Before in-vehicle wireless communications technology can be mass manufactured it must undergo rigorous testing. To mitigate this time-heavy expense automotive manufacturers can learn from the mobile comms sector, explains Sarabjit Singh.

Automotive manufacturers are equipping new vehicles with multiple wireless systems, leading to increased testing complexity and potentially more complicated, expensive and time-consuming test procedures. To address these challenges developers of new designs can benefit from adopting test methodologies used already by the mobile industry, including virtual drive testing, over-the-air antenna performance testing, interoperability and WLAN testing.

The connected car needs to integrate several cellular generations (2G, 3G and 4G) along with satellite communications technologies for navigation (e.g. GPS, GLONASS, Galileo, BeiDou) and future wireless technologies for V2X (vehicle-to-everything, e.g. IEEE 802.11p). The introduction of these wireless technologies is leading to an increased level of complexity and a challenging radio environment, which automotive manufacturers have to address through rigorous testing to meet or even exceed end users’ expectations.
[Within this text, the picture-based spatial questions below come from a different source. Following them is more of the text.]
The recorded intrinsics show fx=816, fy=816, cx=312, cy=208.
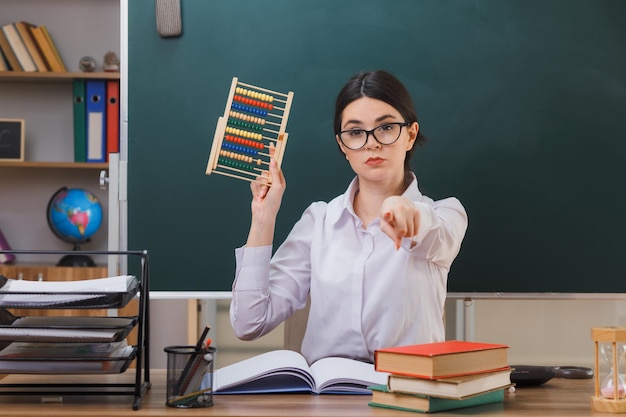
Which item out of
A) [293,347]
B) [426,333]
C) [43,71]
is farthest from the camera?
[43,71]

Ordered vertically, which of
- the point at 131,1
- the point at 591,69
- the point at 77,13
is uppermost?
the point at 77,13

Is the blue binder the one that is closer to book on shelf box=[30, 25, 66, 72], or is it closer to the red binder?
the red binder

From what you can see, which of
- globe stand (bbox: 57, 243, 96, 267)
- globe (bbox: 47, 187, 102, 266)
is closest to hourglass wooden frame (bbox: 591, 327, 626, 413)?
globe stand (bbox: 57, 243, 96, 267)

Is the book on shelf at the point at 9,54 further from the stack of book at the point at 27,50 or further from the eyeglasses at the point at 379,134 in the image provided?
the eyeglasses at the point at 379,134

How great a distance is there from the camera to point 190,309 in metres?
4.14

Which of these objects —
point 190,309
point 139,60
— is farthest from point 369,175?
point 190,309

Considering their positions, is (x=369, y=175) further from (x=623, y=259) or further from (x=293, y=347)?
(x=623, y=259)

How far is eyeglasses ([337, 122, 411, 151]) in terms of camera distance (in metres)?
1.96

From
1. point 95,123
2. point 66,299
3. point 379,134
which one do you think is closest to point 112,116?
point 95,123

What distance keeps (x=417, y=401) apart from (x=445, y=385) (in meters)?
0.06

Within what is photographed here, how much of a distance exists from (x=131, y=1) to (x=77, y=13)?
2.14 metres

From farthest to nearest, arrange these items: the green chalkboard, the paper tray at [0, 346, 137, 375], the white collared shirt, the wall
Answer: the wall < the green chalkboard < the white collared shirt < the paper tray at [0, 346, 137, 375]

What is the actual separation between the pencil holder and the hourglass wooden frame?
0.66 meters

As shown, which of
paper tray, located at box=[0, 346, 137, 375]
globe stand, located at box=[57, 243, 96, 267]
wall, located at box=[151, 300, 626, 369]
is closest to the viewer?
paper tray, located at box=[0, 346, 137, 375]
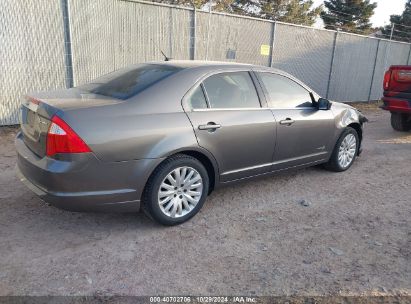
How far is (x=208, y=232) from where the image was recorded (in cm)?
351

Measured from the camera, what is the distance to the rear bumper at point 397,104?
24.3ft

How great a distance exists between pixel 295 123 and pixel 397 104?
4358 mm

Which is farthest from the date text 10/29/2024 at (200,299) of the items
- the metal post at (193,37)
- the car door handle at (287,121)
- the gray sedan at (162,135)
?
the metal post at (193,37)

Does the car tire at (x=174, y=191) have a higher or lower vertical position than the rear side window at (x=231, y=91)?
lower

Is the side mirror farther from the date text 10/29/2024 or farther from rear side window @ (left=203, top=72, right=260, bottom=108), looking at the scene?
the date text 10/29/2024

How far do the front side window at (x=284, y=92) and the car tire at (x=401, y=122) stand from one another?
16.0ft

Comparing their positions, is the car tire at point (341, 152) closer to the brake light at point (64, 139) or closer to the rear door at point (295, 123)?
the rear door at point (295, 123)

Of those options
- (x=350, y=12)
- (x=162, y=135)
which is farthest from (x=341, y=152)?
(x=350, y=12)

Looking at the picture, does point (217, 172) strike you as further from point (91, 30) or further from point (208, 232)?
point (91, 30)

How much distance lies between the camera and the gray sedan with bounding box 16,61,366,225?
118 inches

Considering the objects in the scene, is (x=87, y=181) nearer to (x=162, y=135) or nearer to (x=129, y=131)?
(x=129, y=131)

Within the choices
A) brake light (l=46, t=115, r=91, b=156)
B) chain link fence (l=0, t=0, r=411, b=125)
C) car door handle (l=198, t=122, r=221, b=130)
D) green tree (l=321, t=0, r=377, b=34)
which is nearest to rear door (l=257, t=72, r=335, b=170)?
car door handle (l=198, t=122, r=221, b=130)

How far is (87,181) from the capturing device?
9.89ft

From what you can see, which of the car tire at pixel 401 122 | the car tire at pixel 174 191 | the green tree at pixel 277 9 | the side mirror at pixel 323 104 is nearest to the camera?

The fact that vehicles move at different speeds, directions and in different environments (e.g. rural or urban) leads to a large number of mobility and propagation scenarios. Developers need to take into account numerous fading profiles that present varying degrees of radio interference. It is well-known that testing car prototypes in the field to establish consistent performance across various local radio frequency environments can be both expensive and time-consuming.